** START RECORDS TO PROCESS **

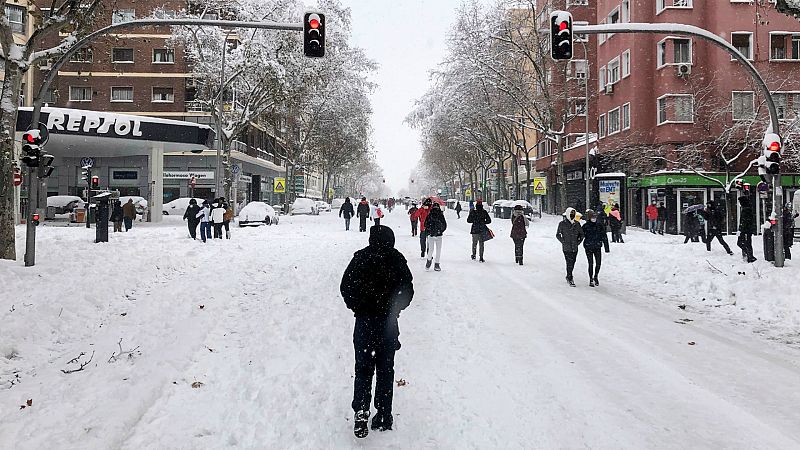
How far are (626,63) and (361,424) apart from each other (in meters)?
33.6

** END RECORDS TO PROCESS **
** START RECORDS TO PROCESS **

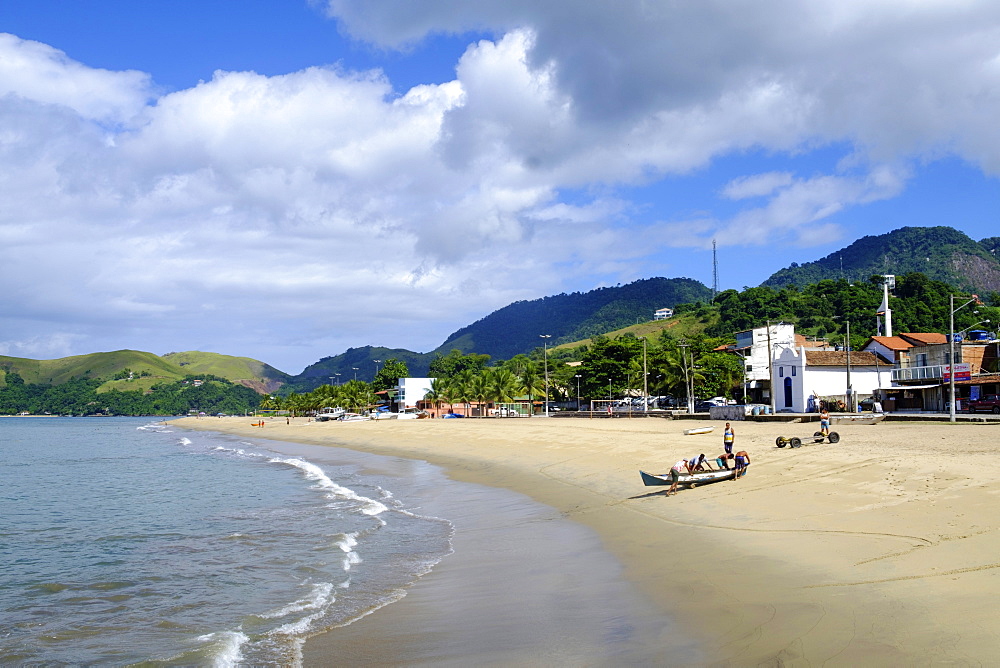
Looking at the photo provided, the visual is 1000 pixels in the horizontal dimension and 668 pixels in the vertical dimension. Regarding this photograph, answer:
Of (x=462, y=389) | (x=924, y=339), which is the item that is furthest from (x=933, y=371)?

** END RECORDS TO PROCESS **
** START RECORDS TO PROCESS **

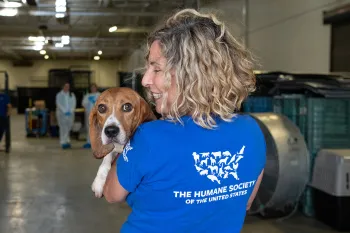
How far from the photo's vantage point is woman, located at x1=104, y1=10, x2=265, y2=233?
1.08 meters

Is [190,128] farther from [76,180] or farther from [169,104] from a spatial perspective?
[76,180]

** END RECORDS TO PROCESS **

**WHAT THIS TASK INVOLVES:** Report every line in the rows above that contains the string "photo", copying each line in full. Case counts.

**FINAL RESULT:**
Looking at the photo provided, the visual is 1000 pixels in the horizontal dimension and 668 pixels in the vertical dimension. Regarding this photograph, answer:
How far from the photo's vantage point is woman, located at x1=104, y1=10, x2=265, y2=233?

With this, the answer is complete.